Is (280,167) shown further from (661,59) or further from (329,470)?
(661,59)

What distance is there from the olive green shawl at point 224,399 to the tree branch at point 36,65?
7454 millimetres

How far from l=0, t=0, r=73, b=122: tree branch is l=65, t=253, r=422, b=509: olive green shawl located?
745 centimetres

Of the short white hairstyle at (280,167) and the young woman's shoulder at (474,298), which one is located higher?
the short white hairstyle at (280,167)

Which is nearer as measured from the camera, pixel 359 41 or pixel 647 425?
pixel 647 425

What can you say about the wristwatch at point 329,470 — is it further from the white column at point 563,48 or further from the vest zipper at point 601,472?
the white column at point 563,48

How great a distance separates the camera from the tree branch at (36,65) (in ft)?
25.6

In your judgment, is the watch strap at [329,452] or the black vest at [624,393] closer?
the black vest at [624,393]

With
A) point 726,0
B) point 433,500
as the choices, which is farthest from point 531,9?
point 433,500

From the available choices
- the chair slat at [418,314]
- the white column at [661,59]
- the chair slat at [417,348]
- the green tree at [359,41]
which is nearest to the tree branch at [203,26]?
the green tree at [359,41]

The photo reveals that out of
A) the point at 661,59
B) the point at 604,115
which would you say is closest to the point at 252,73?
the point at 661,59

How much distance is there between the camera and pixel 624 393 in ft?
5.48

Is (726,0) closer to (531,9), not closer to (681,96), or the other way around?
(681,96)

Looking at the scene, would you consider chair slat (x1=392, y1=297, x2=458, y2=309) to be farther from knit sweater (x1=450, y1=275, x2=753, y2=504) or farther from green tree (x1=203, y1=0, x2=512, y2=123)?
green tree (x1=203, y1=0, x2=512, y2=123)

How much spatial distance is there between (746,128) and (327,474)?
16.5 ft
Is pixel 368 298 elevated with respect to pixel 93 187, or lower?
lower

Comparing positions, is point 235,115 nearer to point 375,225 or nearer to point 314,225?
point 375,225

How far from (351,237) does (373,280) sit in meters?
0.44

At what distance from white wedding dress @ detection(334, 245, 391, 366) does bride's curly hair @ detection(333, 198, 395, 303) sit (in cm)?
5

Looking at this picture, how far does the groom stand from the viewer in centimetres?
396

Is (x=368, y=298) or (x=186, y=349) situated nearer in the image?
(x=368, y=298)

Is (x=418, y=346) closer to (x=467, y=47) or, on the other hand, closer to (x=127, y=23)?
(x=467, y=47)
◇ ◇ ◇
WHAT IS BEING ASKED
Rewrite the material above, switching every "chair slat" to "seat slat" and leaving everything else unchanged.

TASK OUTPUT
Is (280,167) shown further from (661,59) or further from (329,470)?
(661,59)

What distance is there from the olive green shawl at point 224,399 to the tree branch at point 36,65?
7454 millimetres

How far from l=0, t=0, r=73, b=122: tree branch is l=65, t=253, r=422, b=509: olive green shawl located?
745 centimetres

Of the short white hairstyle at (280,167) and the young woman's shoulder at (474,298), which one is located higher?
the short white hairstyle at (280,167)

Which is nearer as measured from the camera, pixel 359 41 or pixel 647 425?
pixel 647 425

What can you say about the wristwatch at point 329,470 — is it further from the white column at point 563,48 or further from the vest zipper at point 601,472?
the white column at point 563,48

How great a distance separates the camera from the tree branch at (36,65) (in ft)?
25.6

In your judgment, is the watch strap at [329,452] or the black vest at [624,393] closer?
the black vest at [624,393]

With
A) point 726,0
B) point 433,500
as the choices, which is farthest from point 531,9?
point 433,500

From the available choices
- the seat slat at [418,314]
- the white column at [661,59]
- the seat slat at [417,348]
- the green tree at [359,41]
which is nearest to the tree branch at [203,26]?
the green tree at [359,41]

The photo reveals that out of
A) the point at 661,59
B) the point at 604,115
which would you say is closest to the point at 252,73?
the point at 661,59

How much distance is there between the camera and pixel 624 393 in ft?
5.48

Is (726,0) closer to (531,9), not closer to (681,96), or the other way around?
(681,96)

Looking at the scene, would you consider seat slat (x1=392, y1=297, x2=458, y2=309) to be farther from knit sweater (x1=450, y1=275, x2=753, y2=504) or farther from green tree (x1=203, y1=0, x2=512, y2=123)?
green tree (x1=203, y1=0, x2=512, y2=123)

How much spatial distance is there between (746,128) and (327,474)?
16.5 ft
Is pixel 368 298 elevated with respect to pixel 93 187, or lower?
lower

Comparing positions, is point 235,115 nearer to point 375,225 or nearer to point 314,225?
point 375,225

How far from (351,237) does (373,280) sit in meters?
0.44

At what distance from white wedding dress @ detection(334, 245, 391, 366) does bride's curly hair @ detection(333, 198, 395, 303) sit (in cm)?
5

Looking at this picture, how far does the groom stand from the viewer in centimetres?
396

Is (x=368, y=298) or (x=186, y=349) situated nearer in the image?
(x=368, y=298)

Is (x=418, y=346) closer to (x=467, y=47) or, on the other hand, closer to (x=127, y=23)?
(x=467, y=47)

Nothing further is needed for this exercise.